▶ Instructions to follow:
Reproduce, exactly and only, the lines of the data that follows from the one containing "Ejendom til salg, Odense" down to the one containing "Photoroom 001 20240302 201230", without pictures.

▶ Data to use:
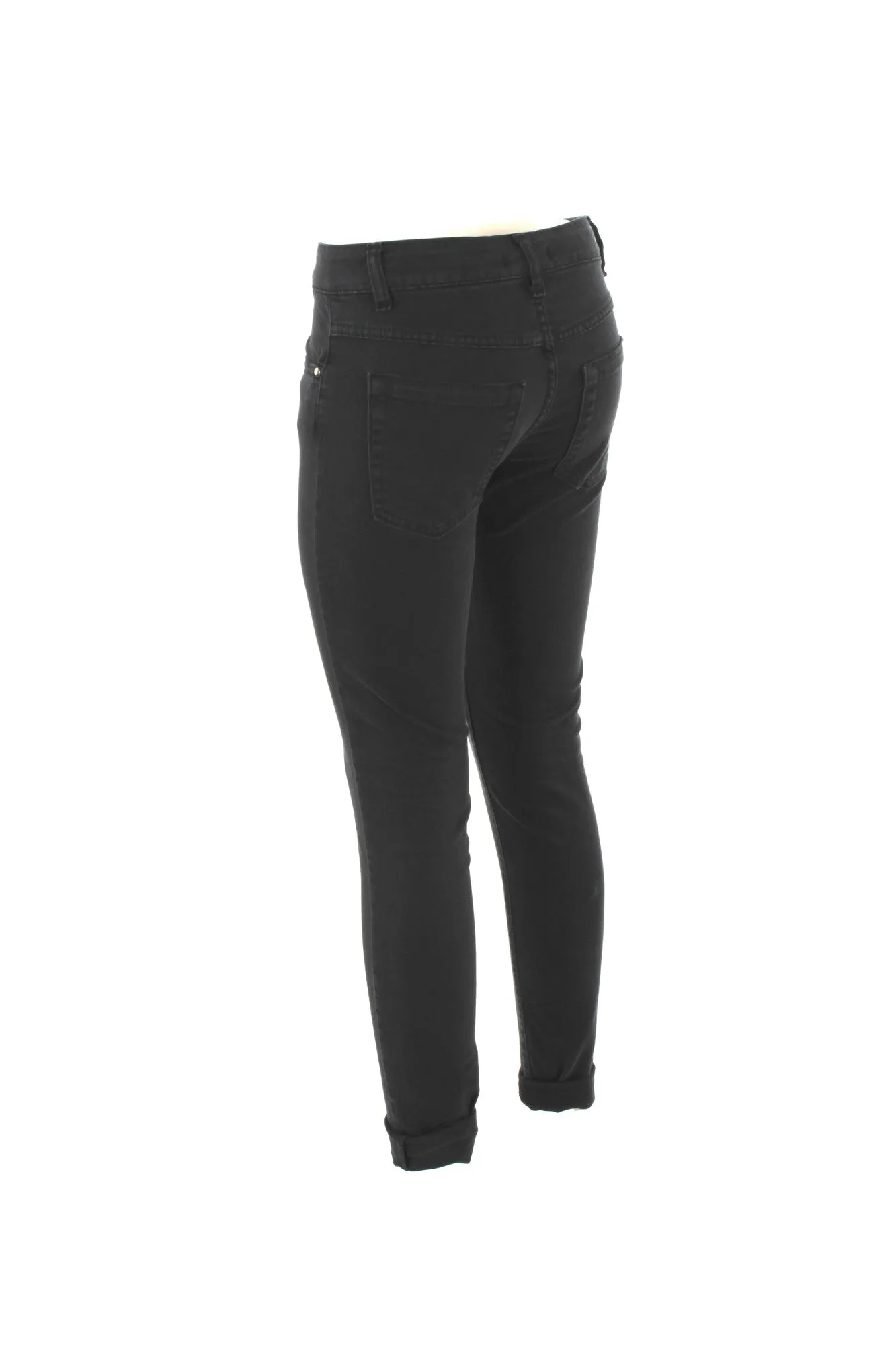 Floreiza Jeans Donna TA5955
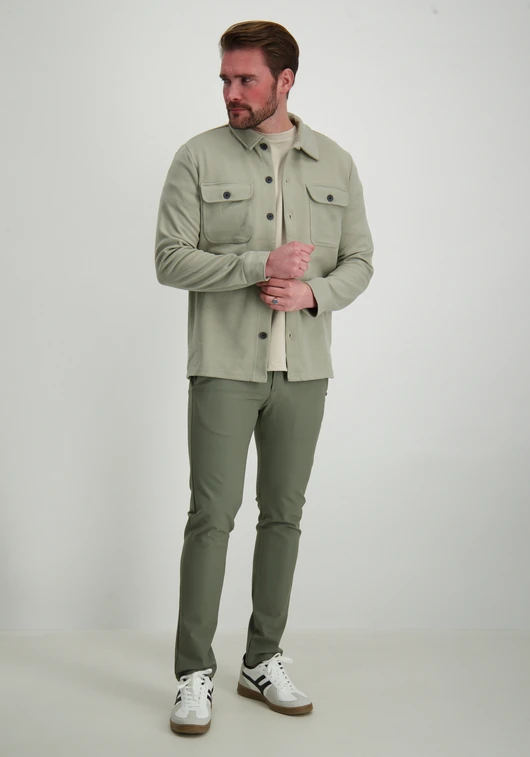 ONLY & SONS Overshirt Newkodyl 22021279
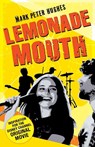 Lemonade Mouth - Mark Peter Hughes - 9780552565554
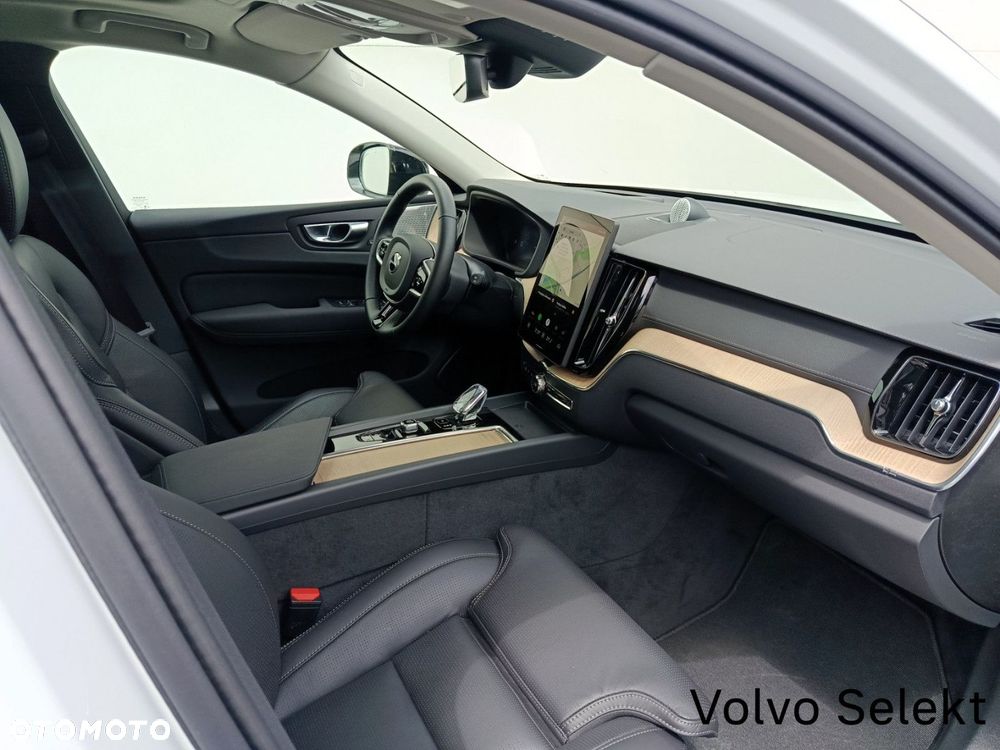Volvo XC 60 - 17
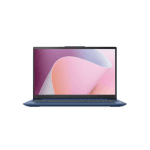 Lenovo IdeaPad Slim 3 15AMN8 AMD Ryzen 5-7520U AMD Radeon Graphics 15.6" FHD Laptop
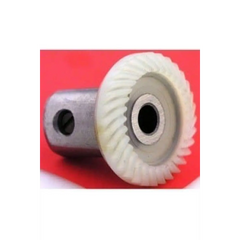 Gear, Pfaff #93-035310-91 Gear, Pfaff #93-035310-91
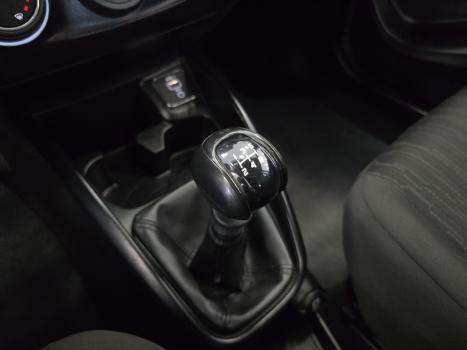 FIAT Argo 1.0 4P FLEX FIREFLY DRIVE, Foto 9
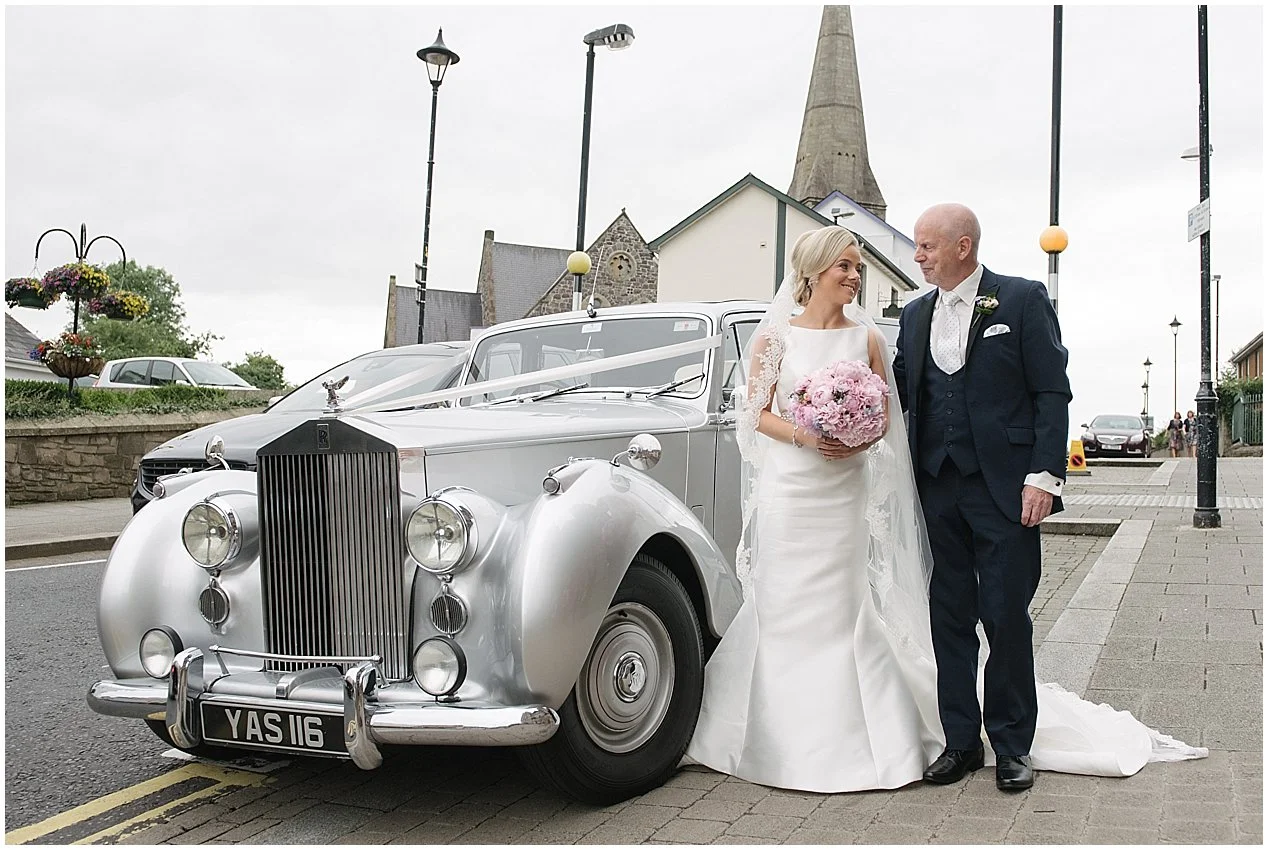 jude-browne-photography-siobhan-gary-four-seasons-monaghan_0033.jpg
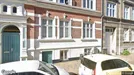 Ejendom til salg, Odense C, Nedergade<span class="blurred street-number" onclick="ProcessAdRequest(337753)"><span class="hint">Se vejnr.</span>[xxxxxxxx]</span>
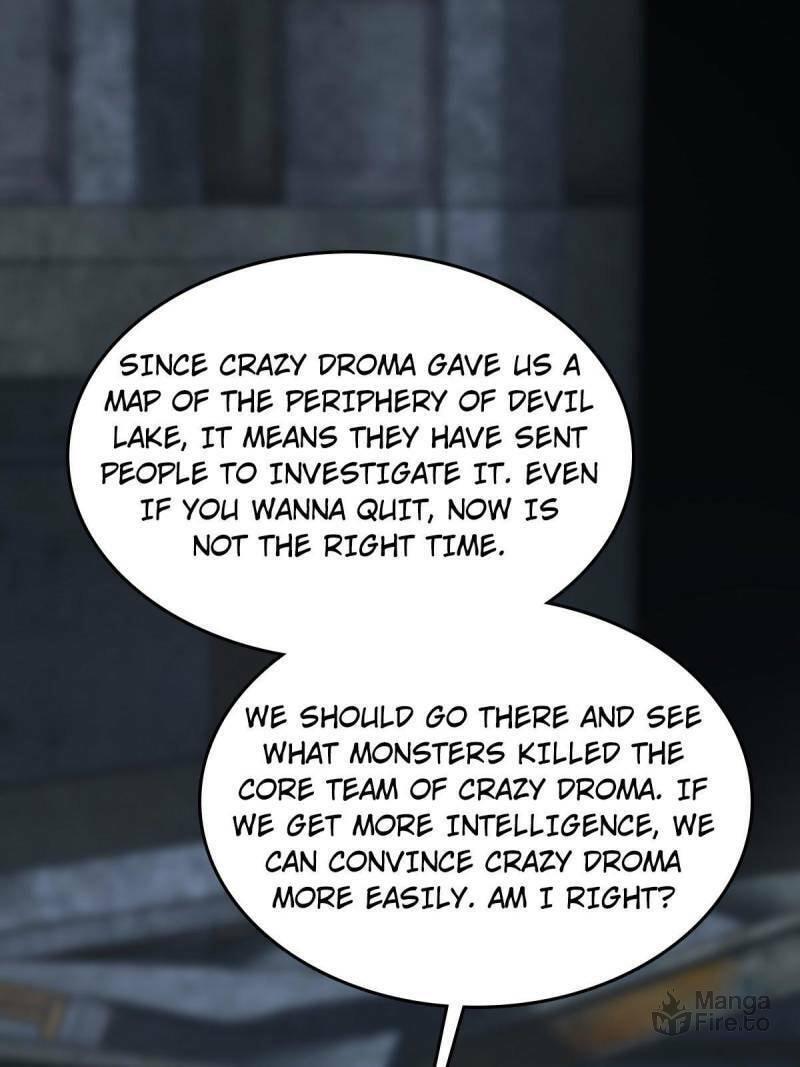 Read All Starts With Ubume Manga Online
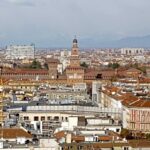 Tikehau Capital acquires office building in Milan Tikehau Capital acquires office building in Milan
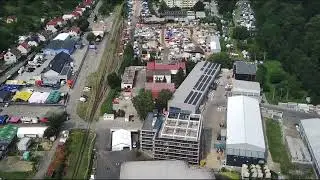 MOR 2024 - 9.7.2024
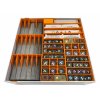 Photoroom 001 20240302 201230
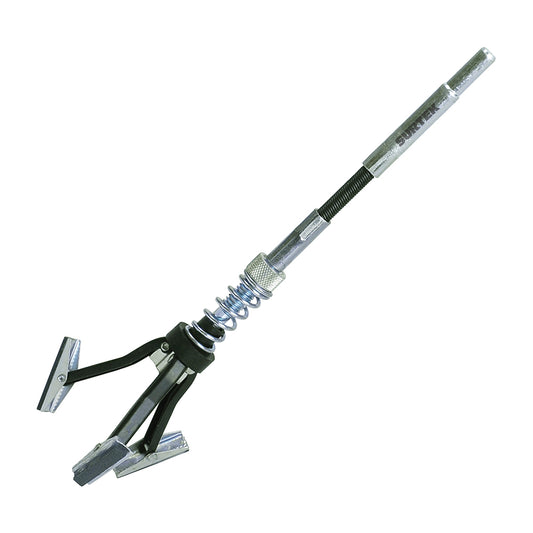 BRUNIDORA FRENOS 3/4' A 2 1/2'SURTEK 107203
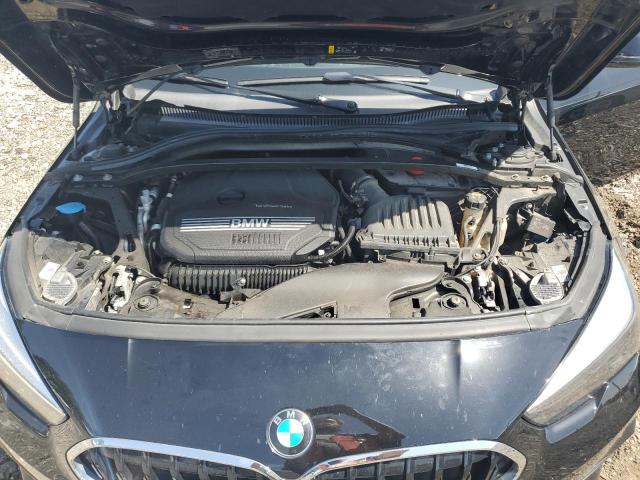 Photo 11 from auction – 2021 BMW 228XI with VIN WBA73AK01M7G38344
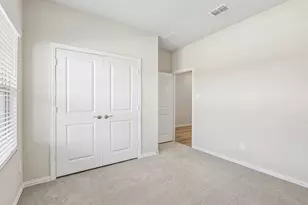 2209 Currents Rd, Princeton, TX 75407 - Photo 20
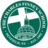 The Charles Finney School
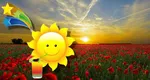 Anticiclon în România! Meteorologii Accuweather anunţă inversiune termică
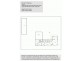 54 Arthur Highway, Sorell TAS 7172 Floorplan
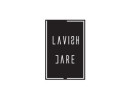 Lavish Care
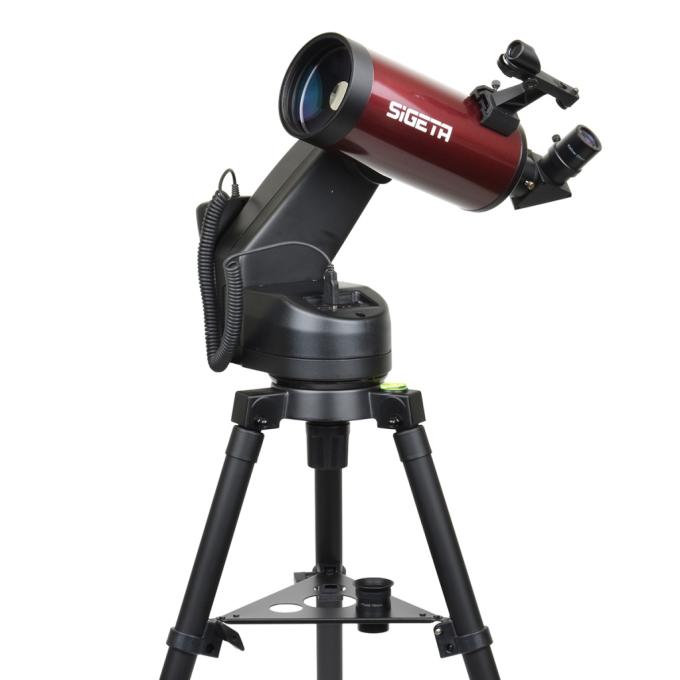 Sigeta 65350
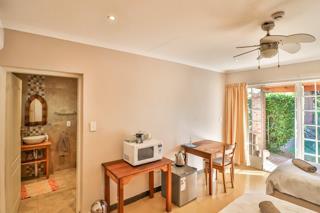 0 Bedroom Property for Sale in Pretoria North Gauteng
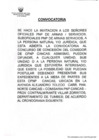 Vista preliminar de documento CONVOCATORIA ROUD CPNP CANCAS TUMBES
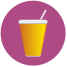 Drink icon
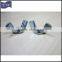 bolts and wing nuts din315 M4--M24 (DIN315)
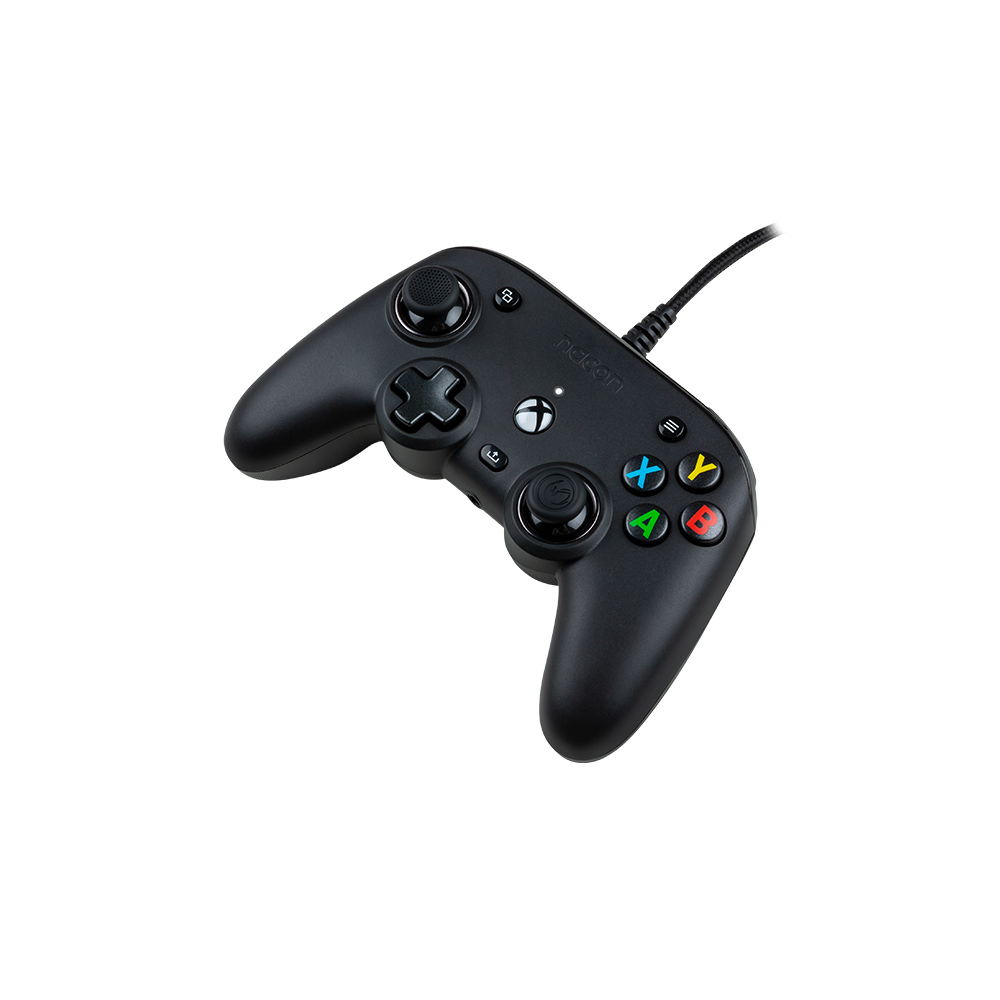 XBXBL02_msaejsbbn_-1.jpg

▶ Finished exercise:
 Ejendom til salg, Odense C, Nedergade<span class="blurred street-number" onclick="ProcessAdRequest(337753)"><span class="hint">Se vejnr.</span>[xxxxxxxx]</span>
 Read All Starts With Ubume Manga Online
 Tikehau Capital acquires office building in Milan Tikehau Capital acquires office building in Milan
 MOR 2024 - 9.7.2024
 Photoroom 001 20240302 201230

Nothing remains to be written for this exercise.